*JOB*:
Copy every line of the material below word for word.

## BEGIN RECORDS FOR PROCESSING

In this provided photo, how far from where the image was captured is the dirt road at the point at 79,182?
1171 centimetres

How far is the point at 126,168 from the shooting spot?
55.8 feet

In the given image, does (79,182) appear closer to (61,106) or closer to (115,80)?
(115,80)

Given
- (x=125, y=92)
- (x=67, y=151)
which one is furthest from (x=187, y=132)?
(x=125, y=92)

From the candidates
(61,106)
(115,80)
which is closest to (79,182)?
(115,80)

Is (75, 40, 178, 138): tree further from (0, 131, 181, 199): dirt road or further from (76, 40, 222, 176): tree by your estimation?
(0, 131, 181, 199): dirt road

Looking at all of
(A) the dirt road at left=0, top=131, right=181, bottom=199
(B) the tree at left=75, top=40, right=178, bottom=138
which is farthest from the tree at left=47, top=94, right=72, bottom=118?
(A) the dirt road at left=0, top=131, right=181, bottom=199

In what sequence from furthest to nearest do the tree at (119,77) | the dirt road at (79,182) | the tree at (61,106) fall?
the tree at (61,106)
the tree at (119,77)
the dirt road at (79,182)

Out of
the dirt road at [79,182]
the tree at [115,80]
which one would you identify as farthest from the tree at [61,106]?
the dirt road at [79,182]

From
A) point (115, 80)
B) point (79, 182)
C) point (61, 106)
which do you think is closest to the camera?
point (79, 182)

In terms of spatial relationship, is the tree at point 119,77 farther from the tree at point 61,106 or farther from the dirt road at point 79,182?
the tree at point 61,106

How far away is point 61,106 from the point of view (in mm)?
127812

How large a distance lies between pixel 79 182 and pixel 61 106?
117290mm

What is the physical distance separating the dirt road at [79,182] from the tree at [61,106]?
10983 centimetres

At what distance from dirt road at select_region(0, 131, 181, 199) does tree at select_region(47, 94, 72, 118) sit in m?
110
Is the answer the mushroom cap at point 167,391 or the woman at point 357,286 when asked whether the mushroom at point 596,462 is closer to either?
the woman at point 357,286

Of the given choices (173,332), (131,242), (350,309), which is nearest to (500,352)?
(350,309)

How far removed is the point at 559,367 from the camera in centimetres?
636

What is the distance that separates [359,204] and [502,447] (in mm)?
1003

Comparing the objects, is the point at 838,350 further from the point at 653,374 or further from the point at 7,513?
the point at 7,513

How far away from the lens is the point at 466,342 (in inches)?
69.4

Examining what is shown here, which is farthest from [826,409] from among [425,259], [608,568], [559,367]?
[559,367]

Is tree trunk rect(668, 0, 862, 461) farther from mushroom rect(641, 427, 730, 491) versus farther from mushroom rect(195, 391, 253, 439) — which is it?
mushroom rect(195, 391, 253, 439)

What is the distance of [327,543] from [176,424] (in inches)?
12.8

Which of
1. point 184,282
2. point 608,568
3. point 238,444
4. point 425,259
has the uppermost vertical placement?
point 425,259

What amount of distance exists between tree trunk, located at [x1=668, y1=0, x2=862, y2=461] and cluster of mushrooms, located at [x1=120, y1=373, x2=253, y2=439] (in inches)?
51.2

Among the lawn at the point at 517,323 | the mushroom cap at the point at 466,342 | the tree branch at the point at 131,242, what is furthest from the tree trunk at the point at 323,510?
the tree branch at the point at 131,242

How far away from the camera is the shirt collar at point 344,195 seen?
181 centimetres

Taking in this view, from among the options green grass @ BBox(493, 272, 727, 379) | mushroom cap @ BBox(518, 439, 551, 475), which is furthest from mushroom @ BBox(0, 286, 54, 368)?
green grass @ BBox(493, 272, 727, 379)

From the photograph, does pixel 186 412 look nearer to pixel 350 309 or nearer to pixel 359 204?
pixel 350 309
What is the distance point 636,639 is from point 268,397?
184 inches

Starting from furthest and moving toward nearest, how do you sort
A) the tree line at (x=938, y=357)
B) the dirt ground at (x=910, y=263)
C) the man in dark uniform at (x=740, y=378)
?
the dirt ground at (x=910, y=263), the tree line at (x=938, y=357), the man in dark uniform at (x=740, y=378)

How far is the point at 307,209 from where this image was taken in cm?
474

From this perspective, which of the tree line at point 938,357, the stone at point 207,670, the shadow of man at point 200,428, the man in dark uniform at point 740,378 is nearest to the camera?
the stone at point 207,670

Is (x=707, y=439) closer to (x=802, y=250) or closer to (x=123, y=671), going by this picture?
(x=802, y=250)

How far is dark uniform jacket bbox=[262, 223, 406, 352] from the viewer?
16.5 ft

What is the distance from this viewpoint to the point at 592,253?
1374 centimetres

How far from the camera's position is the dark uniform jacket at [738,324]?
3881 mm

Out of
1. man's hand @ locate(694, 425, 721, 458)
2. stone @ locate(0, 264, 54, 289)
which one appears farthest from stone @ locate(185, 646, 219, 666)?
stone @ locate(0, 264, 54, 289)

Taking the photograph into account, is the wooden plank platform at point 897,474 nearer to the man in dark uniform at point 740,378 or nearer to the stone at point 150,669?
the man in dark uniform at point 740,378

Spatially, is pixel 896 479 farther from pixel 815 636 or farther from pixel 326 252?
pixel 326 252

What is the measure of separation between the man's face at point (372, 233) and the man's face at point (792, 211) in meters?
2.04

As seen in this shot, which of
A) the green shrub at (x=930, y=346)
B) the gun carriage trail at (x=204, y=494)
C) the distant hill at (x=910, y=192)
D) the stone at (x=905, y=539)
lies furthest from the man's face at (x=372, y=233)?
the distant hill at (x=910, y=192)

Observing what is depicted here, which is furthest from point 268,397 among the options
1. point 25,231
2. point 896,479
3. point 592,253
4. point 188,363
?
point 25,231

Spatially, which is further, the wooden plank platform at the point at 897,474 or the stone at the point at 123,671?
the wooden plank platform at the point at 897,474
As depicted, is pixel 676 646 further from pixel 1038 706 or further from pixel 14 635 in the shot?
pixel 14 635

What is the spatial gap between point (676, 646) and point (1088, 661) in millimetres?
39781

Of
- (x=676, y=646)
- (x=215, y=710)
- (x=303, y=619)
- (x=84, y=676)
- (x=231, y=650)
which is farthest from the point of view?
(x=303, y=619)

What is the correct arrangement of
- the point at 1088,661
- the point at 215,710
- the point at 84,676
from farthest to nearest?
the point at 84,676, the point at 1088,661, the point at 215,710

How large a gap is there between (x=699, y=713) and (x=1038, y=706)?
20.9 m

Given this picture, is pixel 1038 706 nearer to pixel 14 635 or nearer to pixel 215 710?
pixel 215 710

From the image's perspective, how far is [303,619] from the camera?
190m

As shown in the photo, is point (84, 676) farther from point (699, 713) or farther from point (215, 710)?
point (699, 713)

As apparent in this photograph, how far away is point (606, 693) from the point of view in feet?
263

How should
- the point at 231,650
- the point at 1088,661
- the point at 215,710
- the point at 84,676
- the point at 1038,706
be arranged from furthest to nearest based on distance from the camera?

## END RECORDS FOR PROCESSING

*WRITTEN SOLUTION*:
In this provided photo, how far from where the image was captured is the dirt road at the point at 79,182?
1171 centimetres

How far is the point at 126,168 from the shooting spot?
55.8 feet

In the given image, does (79,182) appear closer to (61,106) or closer to (115,80)?
(115,80)

Given
- (x=125, y=92)
- (x=67, y=151)
which one is furthest from (x=187, y=132)?
(x=125, y=92)

From the candidates
(61,106)
(115,80)
which is closest to (79,182)?
(115,80)

Is (75, 40, 178, 138): tree further from (0, 131, 181, 199): dirt road or further from (76, 40, 222, 176): tree by your estimation?
(0, 131, 181, 199): dirt road

Looking at all of
(A) the dirt road at left=0, top=131, right=181, bottom=199
(B) the tree at left=75, top=40, right=178, bottom=138
which is farthest from the tree at left=47, top=94, right=72, bottom=118?
(A) the dirt road at left=0, top=131, right=181, bottom=199

In what sequence from furthest to nearest do the tree at (119,77) | the dirt road at (79,182) | the tree at (61,106) fall?
the tree at (61,106)
the tree at (119,77)
the dirt road at (79,182)

Out of
the dirt road at [79,182]
the tree at [115,80]
which one would you identify as farthest from the tree at [61,106]?
the dirt road at [79,182]

From
A) point (115, 80)
B) point (79, 182)
C) point (61, 106)
which do you think is closest to the camera?
point (79, 182)

In terms of spatial relationship, is the tree at point 119,77 farther from the tree at point 61,106 or farther from the dirt road at point 79,182?
the tree at point 61,106

How far away is point 61,106 from the point of view (in mm)?
127812

How large a distance lies between pixel 79 182 and pixel 61 106?
117290mm

What is the physical distance separating the dirt road at [79,182] from the tree at [61,106]?
10983 centimetres

At what distance from dirt road at select_region(0, 131, 181, 199) does tree at select_region(47, 94, 72, 118) sit in m?
110
Is the answer the mushroom cap at point 167,391 or the woman at point 357,286 when asked whether the mushroom at point 596,462 is closer to either?
the woman at point 357,286

Of the given choices (173,332), (131,242), (350,309), which is nearest to (500,352)?
(350,309)

How far removed is the point at 559,367 from the camera in centimetres?
636

What is the distance that separates [359,204] and [502,447] (in mm)?
1003

Comparing the objects, is the point at 838,350 further from the point at 653,374 or further from the point at 7,513?
the point at 7,513

How far away from the lens is the point at 466,342 (in inches)?
69.4

Examining what is shown here, which is farthest from [826,409] from among [425,259], [608,568], [559,367]?
[559,367]

Is tree trunk rect(668, 0, 862, 461) farther from mushroom rect(641, 427, 730, 491) versus farther from mushroom rect(195, 391, 253, 439) — which is it?
mushroom rect(195, 391, 253, 439)

What is the distance of [327,543] from [176,424] (in inches)?
12.8

Which of
1. point 184,282
2. point 608,568
3. point 238,444
4. point 425,259
has the uppermost vertical placement?
point 425,259

What amount of distance exists between tree trunk, located at [x1=668, y1=0, x2=862, y2=461] and cluster of mushrooms, located at [x1=120, y1=373, x2=253, y2=439] (in inches)?
51.2

Among the lawn at the point at 517,323 | the mushroom cap at the point at 466,342 | the tree branch at the point at 131,242, what is furthest from the tree trunk at the point at 323,510?
the tree branch at the point at 131,242

How far away from the camera is the shirt collar at point 344,195 seen?
181 centimetres

Taking in this view, from among the options green grass @ BBox(493, 272, 727, 379) | mushroom cap @ BBox(518, 439, 551, 475), which is furthest from mushroom @ BBox(0, 286, 54, 368)?
green grass @ BBox(493, 272, 727, 379)

From the photograph, does pixel 186 412 look nearer to pixel 350 309 or nearer to pixel 359 204?
pixel 350 309
What is the distance point 636,639 is from point 268,397?
184 inches

Starting from furthest and moving toward nearest, how do you sort
A) the tree line at (x=938, y=357)
B) the dirt ground at (x=910, y=263)
C) the man in dark uniform at (x=740, y=378)
?
the dirt ground at (x=910, y=263), the tree line at (x=938, y=357), the man in dark uniform at (x=740, y=378)

How far is the point at 307,209 from where this image was taken in cm?
474

From this perspective, which of the tree line at point 938,357, the stone at point 207,670, the shadow of man at point 200,428, the man in dark uniform at point 740,378 is nearest to the camera?
the stone at point 207,670

Is (x=707, y=439) closer to (x=802, y=250) or closer to (x=123, y=671), going by this picture?
(x=802, y=250)

How far is dark uniform jacket bbox=[262, 223, 406, 352] from the viewer?
16.5 ft

What is the distance from this viewpoint to the point at 592,253?
1374 centimetres

How far from the camera's position is the dark uniform jacket at [738,324]?
3881 mm

Out of
1. man's hand @ locate(694, 425, 721, 458)
2. stone @ locate(0, 264, 54, 289)
which one appears farthest from stone @ locate(185, 646, 219, 666)?
stone @ locate(0, 264, 54, 289)

Taking the photograph into account, is the wooden plank platform at point 897,474 nearer to the man in dark uniform at point 740,378 or nearer to the stone at point 150,669?
the man in dark uniform at point 740,378

Spatially, is pixel 896 479 farther from pixel 815 636 or farther from pixel 326 252?
pixel 326 252

What is the measure of separation between the man's face at point (372, 233) and the man's face at point (792, 211) in meters?
2.04

As seen in this shot, which of
A) the green shrub at (x=930, y=346)
B) the gun carriage trail at (x=204, y=494)
C) the distant hill at (x=910, y=192)
D) the stone at (x=905, y=539)
lies furthest from the man's face at (x=372, y=233)?
the distant hill at (x=910, y=192)

Observing what is depicted here, which is furthest from point 268,397 among the options
1. point 25,231
2. point 896,479
3. point 592,253
4. point 188,363
?
point 25,231

Spatially, which is further, the wooden plank platform at the point at 897,474 or the stone at the point at 123,671?
the wooden plank platform at the point at 897,474
As depicted, is pixel 676 646 further from pixel 1038 706 or further from pixel 14 635 in the shot?
pixel 14 635

What is the spatial gap between point (676, 646) and point (1088, 661) in millimetres?
39781

Of
- (x=676, y=646)
- (x=215, y=710)
- (x=303, y=619)
- (x=84, y=676)
- (x=231, y=650)
which is farthest from the point of view?
(x=303, y=619)

What is the correct arrangement of
- the point at 1088,661
- the point at 215,710
- the point at 84,676
from farthest to nearest?
the point at 84,676, the point at 1088,661, the point at 215,710

How large a gap is there between (x=699, y=713) and (x=1038, y=706)?
20.9 m

Given this picture, is pixel 1038 706 nearer to pixel 14 635 or nearer to pixel 215 710?
pixel 215 710

From the image's perspective, how far is [303,619] from the camera?
190m

As shown in the photo, is point (84, 676) farther from point (699, 713) or farther from point (215, 710)?
point (699, 713)

As apparent in this photograph, how far away is point (606, 693) from the point of view in feet?
263

How should
- the point at 231,650
- the point at 1088,661
- the point at 215,710
- the point at 84,676
- the point at 1038,706
be arranged from furthest to nearest based on distance from the camera?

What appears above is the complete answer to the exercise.